# WHAT IS REQUIRED:
From the line with "What distance from the image-taking" through the final line, transcribe the material below character for character; include no other lines.

# DATA IN THIS EXERCISE:
------------

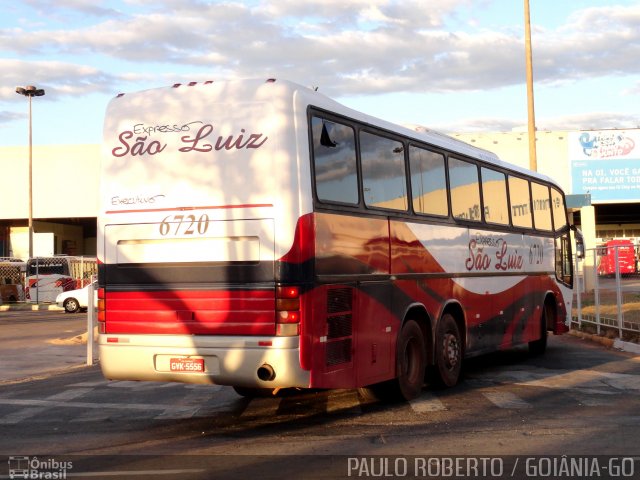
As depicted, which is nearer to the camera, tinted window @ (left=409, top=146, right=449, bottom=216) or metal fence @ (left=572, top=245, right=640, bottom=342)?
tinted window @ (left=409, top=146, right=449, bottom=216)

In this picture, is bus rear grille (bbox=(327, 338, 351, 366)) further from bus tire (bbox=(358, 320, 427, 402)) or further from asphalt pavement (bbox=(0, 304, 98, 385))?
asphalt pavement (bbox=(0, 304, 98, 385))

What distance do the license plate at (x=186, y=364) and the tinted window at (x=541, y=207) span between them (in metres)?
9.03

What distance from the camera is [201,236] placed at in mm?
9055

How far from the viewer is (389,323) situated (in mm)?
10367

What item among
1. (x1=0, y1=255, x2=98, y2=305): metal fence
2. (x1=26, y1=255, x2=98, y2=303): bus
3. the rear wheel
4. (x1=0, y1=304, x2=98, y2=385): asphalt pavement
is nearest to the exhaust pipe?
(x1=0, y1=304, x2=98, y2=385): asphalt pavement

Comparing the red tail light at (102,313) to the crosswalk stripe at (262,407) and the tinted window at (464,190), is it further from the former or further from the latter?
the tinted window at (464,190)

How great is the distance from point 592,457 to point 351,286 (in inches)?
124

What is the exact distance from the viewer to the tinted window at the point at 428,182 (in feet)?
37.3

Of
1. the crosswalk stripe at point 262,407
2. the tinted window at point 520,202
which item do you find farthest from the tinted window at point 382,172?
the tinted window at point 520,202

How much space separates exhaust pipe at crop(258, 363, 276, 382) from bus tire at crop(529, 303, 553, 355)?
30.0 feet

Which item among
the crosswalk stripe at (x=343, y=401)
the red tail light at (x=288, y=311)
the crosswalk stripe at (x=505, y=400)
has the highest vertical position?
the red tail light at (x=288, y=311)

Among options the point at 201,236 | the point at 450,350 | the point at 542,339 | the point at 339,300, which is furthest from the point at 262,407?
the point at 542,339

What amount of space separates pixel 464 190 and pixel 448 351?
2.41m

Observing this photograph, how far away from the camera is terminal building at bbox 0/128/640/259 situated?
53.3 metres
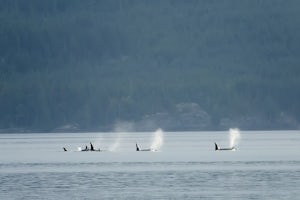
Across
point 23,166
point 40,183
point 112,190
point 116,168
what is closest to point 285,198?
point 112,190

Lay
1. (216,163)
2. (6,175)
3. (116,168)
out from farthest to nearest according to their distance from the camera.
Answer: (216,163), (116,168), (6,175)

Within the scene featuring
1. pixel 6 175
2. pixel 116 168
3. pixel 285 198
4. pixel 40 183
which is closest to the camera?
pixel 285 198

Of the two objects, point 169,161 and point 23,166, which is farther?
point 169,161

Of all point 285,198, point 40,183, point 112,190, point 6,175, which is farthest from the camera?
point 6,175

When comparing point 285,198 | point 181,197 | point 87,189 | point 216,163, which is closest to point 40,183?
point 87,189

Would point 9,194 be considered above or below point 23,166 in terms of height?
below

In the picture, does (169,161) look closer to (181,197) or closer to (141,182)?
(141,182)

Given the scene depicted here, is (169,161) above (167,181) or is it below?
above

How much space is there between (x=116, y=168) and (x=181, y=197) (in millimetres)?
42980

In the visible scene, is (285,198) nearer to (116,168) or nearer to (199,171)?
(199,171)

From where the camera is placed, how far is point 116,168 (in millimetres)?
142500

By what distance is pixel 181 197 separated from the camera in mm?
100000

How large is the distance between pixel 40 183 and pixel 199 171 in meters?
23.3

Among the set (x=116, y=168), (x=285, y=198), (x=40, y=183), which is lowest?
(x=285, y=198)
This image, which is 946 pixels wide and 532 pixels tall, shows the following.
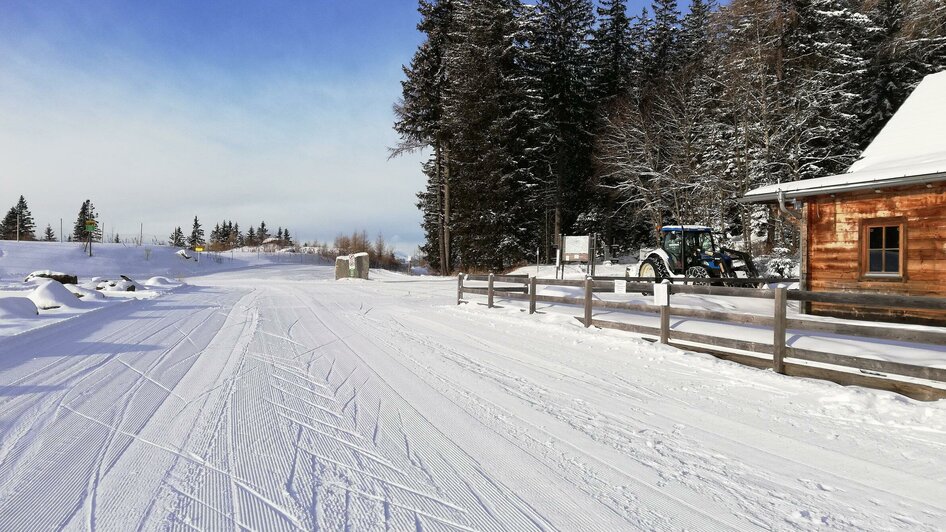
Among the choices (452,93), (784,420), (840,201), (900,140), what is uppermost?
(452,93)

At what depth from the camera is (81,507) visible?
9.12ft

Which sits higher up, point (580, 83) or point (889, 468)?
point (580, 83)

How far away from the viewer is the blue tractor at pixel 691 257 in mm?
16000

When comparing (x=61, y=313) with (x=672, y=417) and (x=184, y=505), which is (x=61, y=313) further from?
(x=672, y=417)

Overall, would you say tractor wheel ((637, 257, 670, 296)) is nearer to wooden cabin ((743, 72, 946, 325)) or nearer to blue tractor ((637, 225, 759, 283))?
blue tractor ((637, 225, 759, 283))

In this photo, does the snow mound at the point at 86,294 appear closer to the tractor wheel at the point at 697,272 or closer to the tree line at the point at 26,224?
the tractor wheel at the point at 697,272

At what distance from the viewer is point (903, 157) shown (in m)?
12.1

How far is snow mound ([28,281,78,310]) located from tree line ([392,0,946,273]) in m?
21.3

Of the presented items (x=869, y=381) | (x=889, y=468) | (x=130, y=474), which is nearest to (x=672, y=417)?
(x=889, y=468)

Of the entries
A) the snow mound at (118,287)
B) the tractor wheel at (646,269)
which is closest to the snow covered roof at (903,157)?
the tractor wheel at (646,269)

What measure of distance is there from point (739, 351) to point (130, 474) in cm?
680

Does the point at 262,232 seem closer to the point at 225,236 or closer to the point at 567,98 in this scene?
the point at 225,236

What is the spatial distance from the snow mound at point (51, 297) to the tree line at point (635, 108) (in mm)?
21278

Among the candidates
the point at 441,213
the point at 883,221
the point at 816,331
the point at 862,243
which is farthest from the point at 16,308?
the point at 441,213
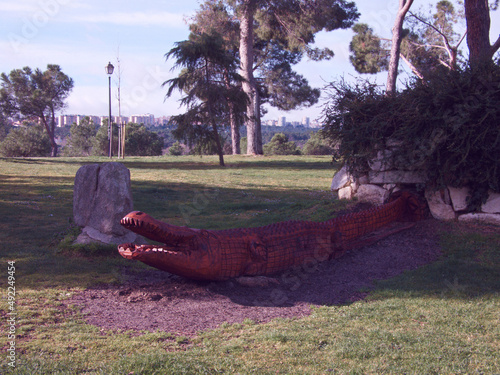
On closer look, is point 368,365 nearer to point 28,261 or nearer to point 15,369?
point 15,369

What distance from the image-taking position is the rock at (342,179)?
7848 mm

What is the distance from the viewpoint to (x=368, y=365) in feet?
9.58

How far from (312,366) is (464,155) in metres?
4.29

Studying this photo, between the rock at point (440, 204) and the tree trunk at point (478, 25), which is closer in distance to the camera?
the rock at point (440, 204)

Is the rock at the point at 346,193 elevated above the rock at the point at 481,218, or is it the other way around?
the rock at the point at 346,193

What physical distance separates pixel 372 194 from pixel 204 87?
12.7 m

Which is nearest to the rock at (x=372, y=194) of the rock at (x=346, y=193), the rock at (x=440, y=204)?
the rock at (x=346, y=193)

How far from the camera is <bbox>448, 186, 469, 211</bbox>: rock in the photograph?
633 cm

------------

# RESPONSE BELOW:
What distance from the image-taking position is the rock at (342,179)?
7848 mm

What is the distance from the viewpoint to (x=368, y=365) in feet?
9.58

How far from (312,366) is (464,155) in metres?
4.29

Studying this photo, between the rock at point (440, 204) and the tree trunk at point (478, 25), which is closer in distance to the camera?
the rock at point (440, 204)

Is the rock at the point at 346,193 elevated above the rock at the point at 481,218, or is it the other way around?
the rock at the point at 346,193

What physical distance separates pixel 372 194 from pixel 204 87?
12.7 m

Which is nearest to the rock at (x=372, y=194) of the rock at (x=346, y=193), the rock at (x=440, y=204)?
the rock at (x=346, y=193)

How far from the camera is <bbox>448, 186, 469, 211</bbox>: rock in the photograph?
633 cm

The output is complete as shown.